======== Input records ========

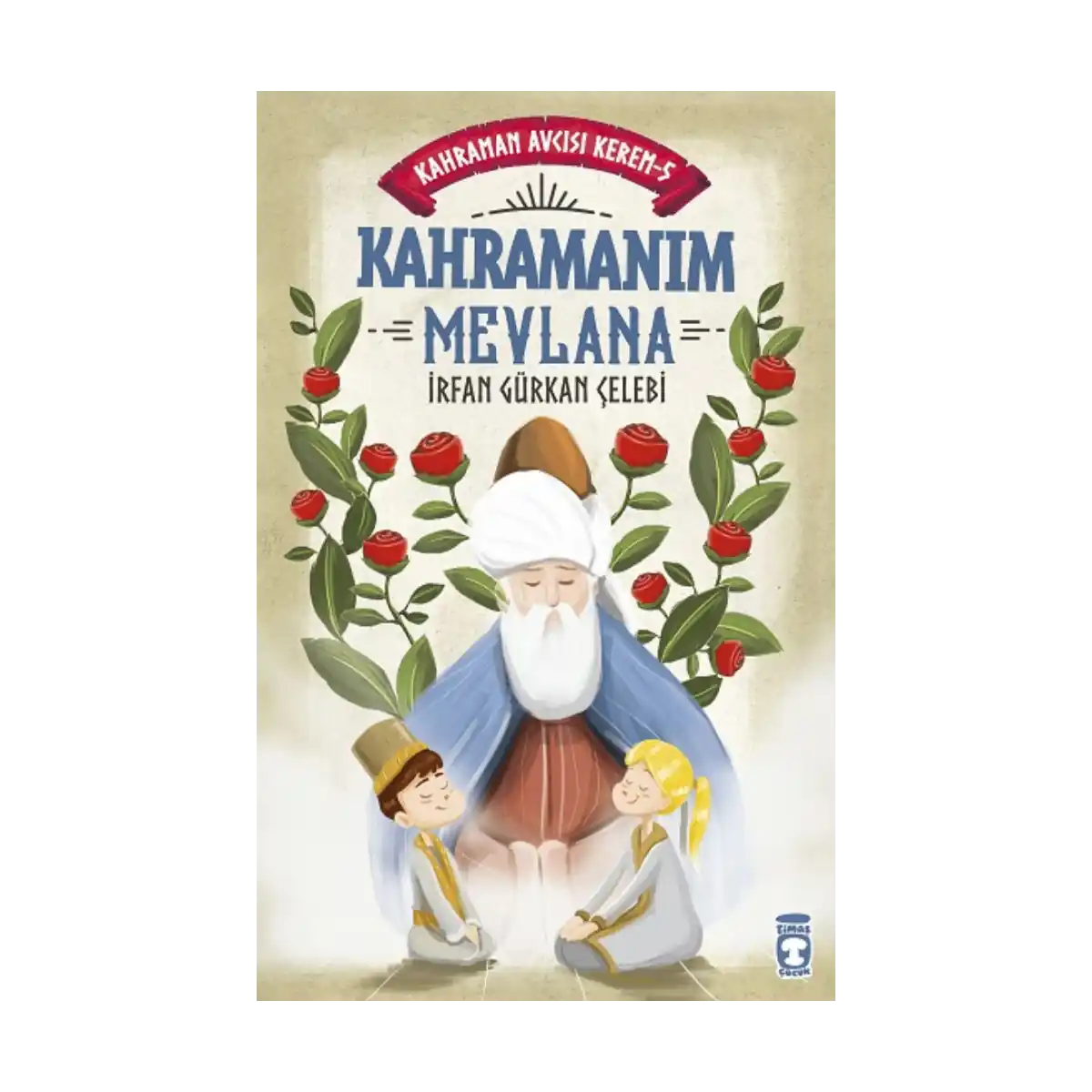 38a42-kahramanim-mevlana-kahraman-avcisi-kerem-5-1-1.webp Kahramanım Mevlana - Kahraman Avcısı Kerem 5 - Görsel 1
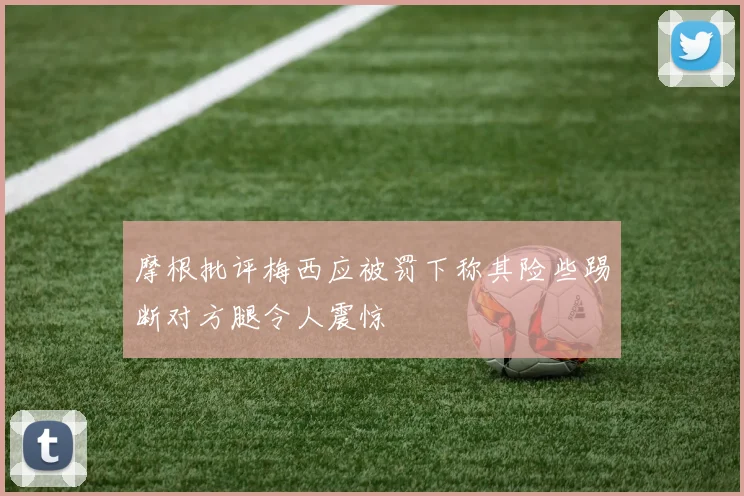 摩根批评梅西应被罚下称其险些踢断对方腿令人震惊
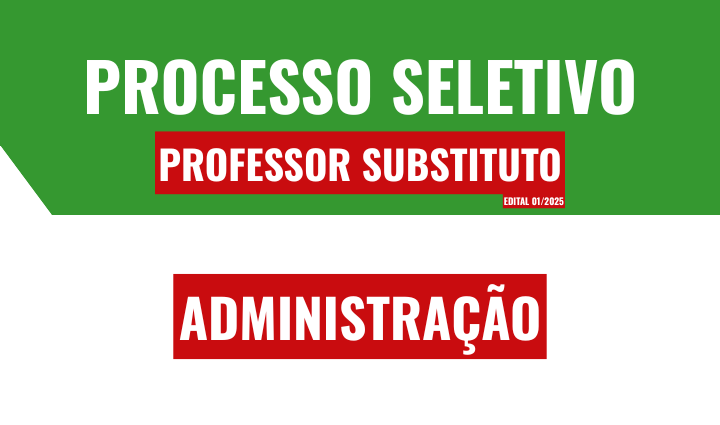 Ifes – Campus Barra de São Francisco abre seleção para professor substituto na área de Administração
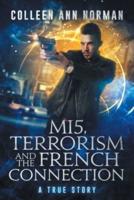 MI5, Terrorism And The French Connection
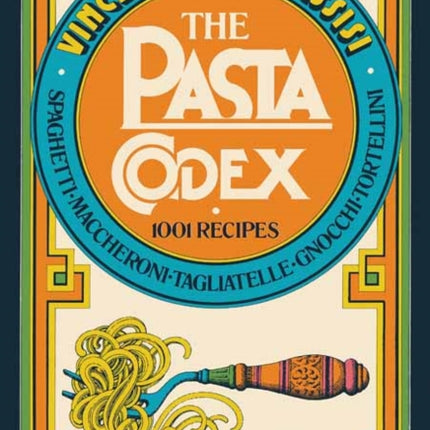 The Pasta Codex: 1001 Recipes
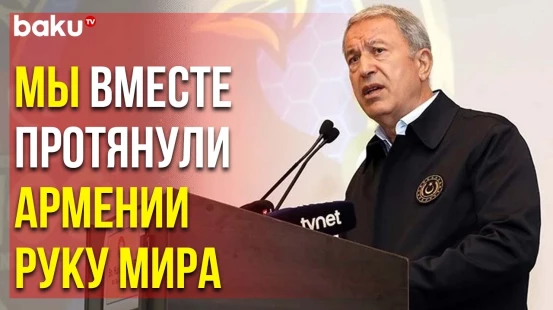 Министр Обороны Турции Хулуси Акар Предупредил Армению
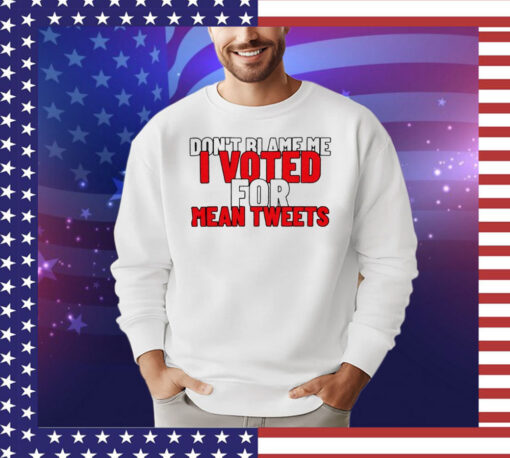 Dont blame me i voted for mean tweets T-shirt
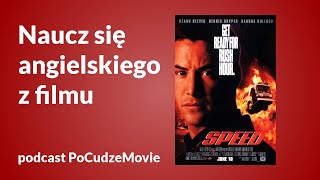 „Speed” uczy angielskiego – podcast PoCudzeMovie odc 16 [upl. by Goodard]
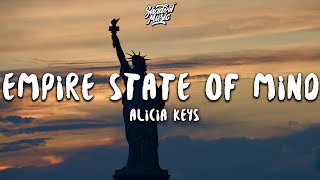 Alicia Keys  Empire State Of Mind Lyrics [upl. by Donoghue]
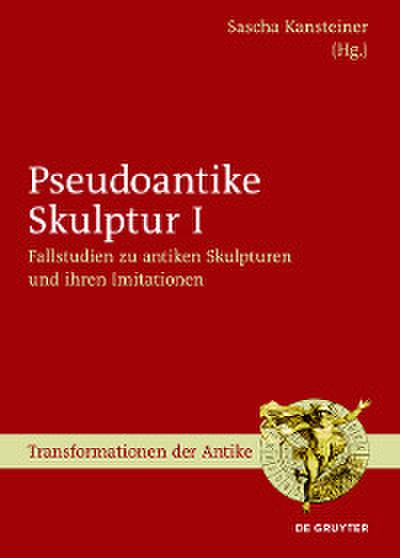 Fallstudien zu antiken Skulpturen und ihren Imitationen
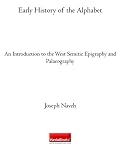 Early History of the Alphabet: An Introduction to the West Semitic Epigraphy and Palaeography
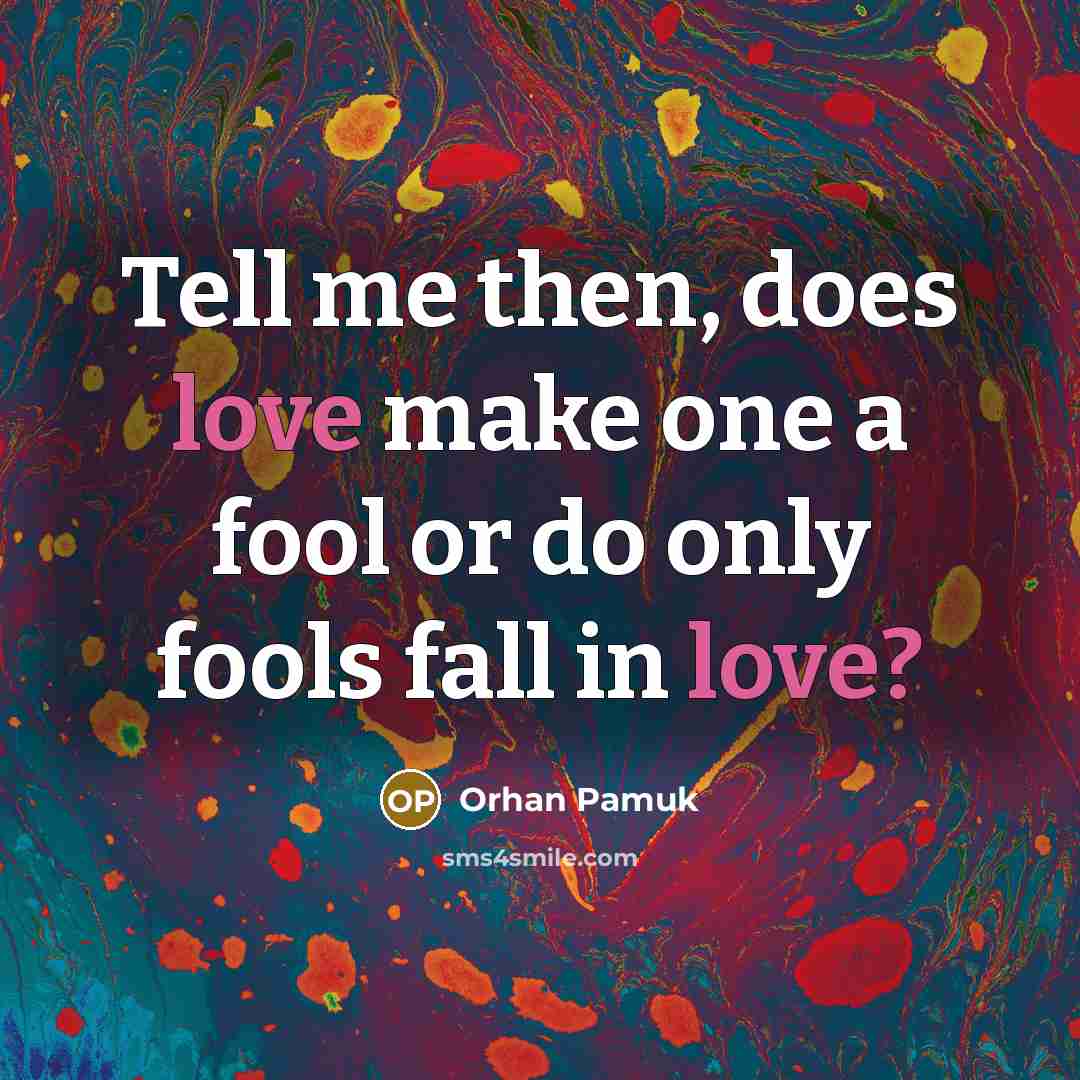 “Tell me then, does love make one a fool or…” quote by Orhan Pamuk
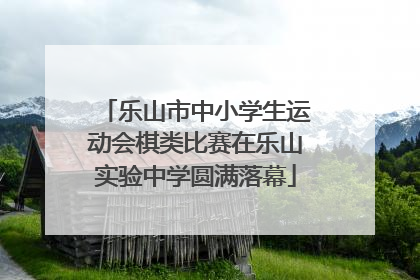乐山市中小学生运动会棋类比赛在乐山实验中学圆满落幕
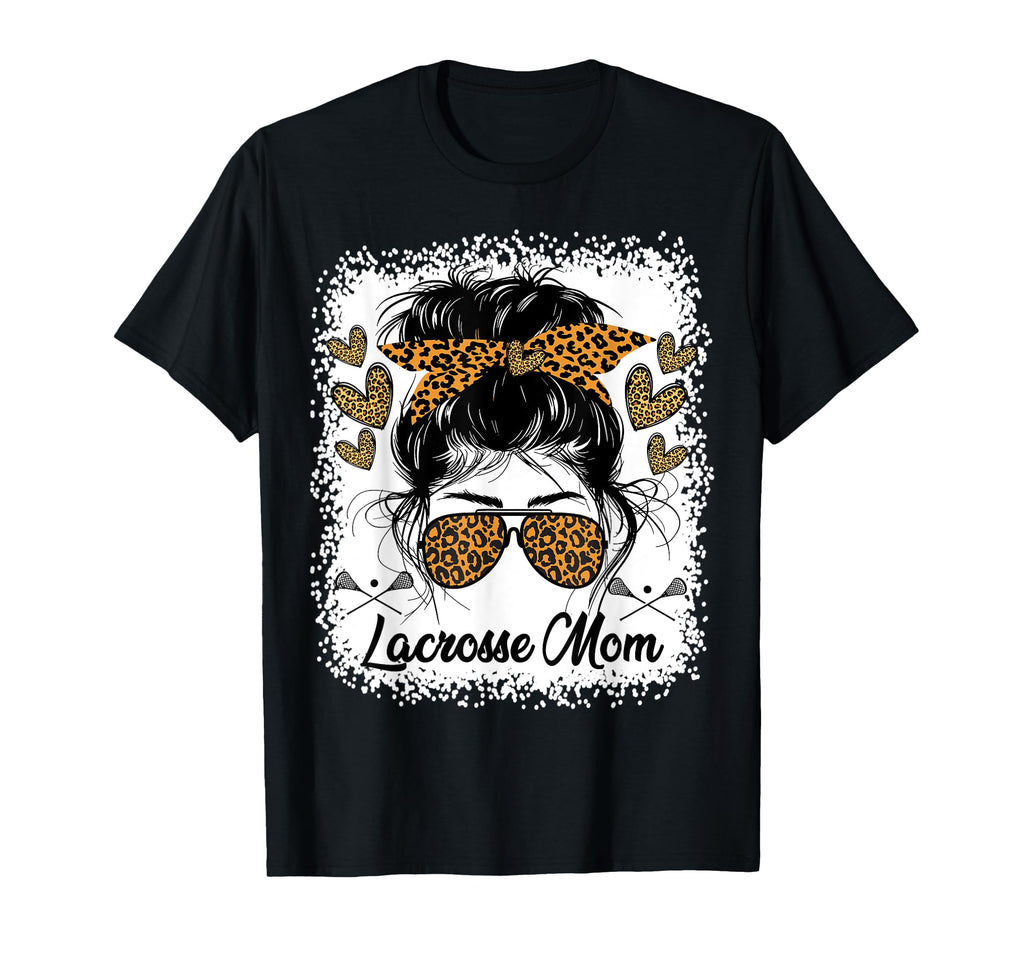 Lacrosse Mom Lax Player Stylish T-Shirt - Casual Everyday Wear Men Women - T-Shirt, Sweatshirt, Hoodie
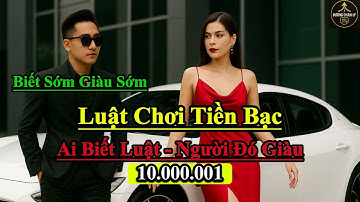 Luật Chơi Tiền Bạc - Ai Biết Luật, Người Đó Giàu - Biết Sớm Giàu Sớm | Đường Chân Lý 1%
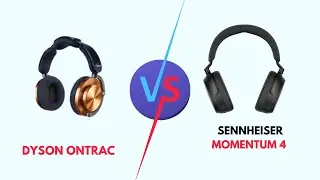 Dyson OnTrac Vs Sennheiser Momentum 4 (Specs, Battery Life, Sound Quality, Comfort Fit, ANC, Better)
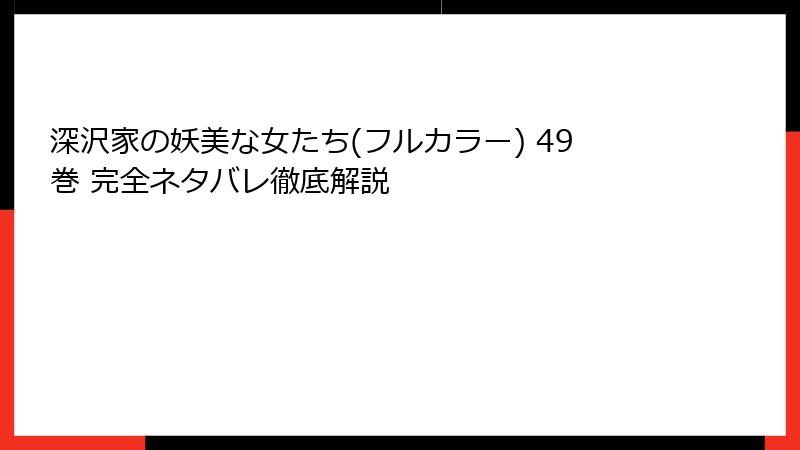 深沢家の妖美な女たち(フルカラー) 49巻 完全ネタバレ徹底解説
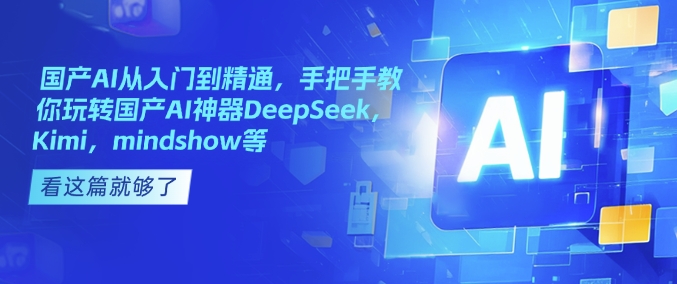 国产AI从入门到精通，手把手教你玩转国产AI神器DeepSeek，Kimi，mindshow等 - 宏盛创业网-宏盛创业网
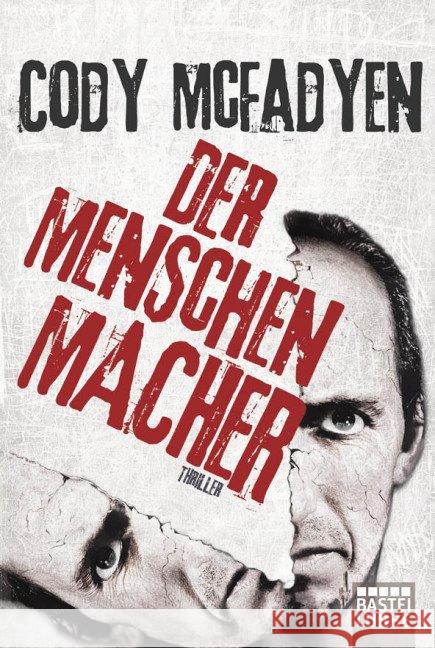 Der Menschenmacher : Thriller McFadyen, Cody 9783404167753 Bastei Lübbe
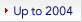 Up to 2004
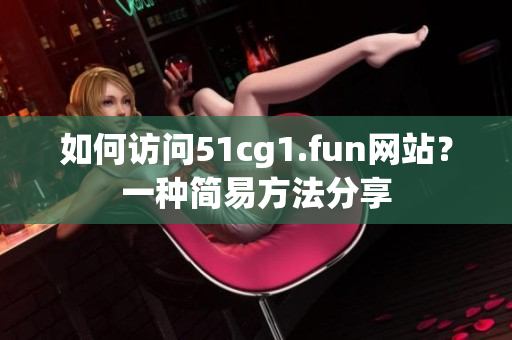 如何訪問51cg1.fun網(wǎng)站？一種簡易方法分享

========

Reproduce only the lines between the line with "Министр Обороны Турции" and the final line of the records, both included, so that the copy matches them exactly and contains no pictures.

 Министр Обороны Турции Хулуси Акар Предупредил Армению
 Dont blame me i voted for mean tweets T-shirt
 „Speed” uczy angielskiego – podcast PoCudzeMovie odc 16 [upl. by Goodard]
 Alicia Keys  Empire State Of Mind Lyrics [upl. by Donoghue]
 Fallstudien zu antiken Skulpturen und ihren Imitationen
 Early History of the Alphabet: An Introduction to the West Semitic Epigraphy and Palaeography
 “Tell me then, does love make one a fool or…” quote by Orhan Pamuk
乐山市中小学生运动会棋类比赛在乐山实验中学圆满落幕
 Lacrosse Mom Lax Player Stylish T-Shirt - Casual Everyday Wear Men Women - T-Shirt, Sweatshirt, Hoodie
 Luật Chơi Tiền Bạc - Ai Biết Luật, Người Đó Giàu - Biết Sớm Giàu Sớm | Đường Chân Lý 1%
 Dyson OnTrac Vs Sennheiser Momentum 4 (Specs, Battery Life, Sound Quality, Comfort Fit, ANC, Better)
 深沢家の妖美な女たち(フルカラー) 49巻 完全ネタバレ徹底解説
 国产AI从入门到精通，手把手教你玩转国产AI神器DeepSeek，Kimi，mindshow等 - 宏盛创业网-宏盛创业网
 Der Menschenmacher : Thriller McFadyen, Cody 9783404167753 Bastei Lübbe
 Up to 2004
 如何訪問51cg1.fun網(wǎng)站？一種簡易方法分享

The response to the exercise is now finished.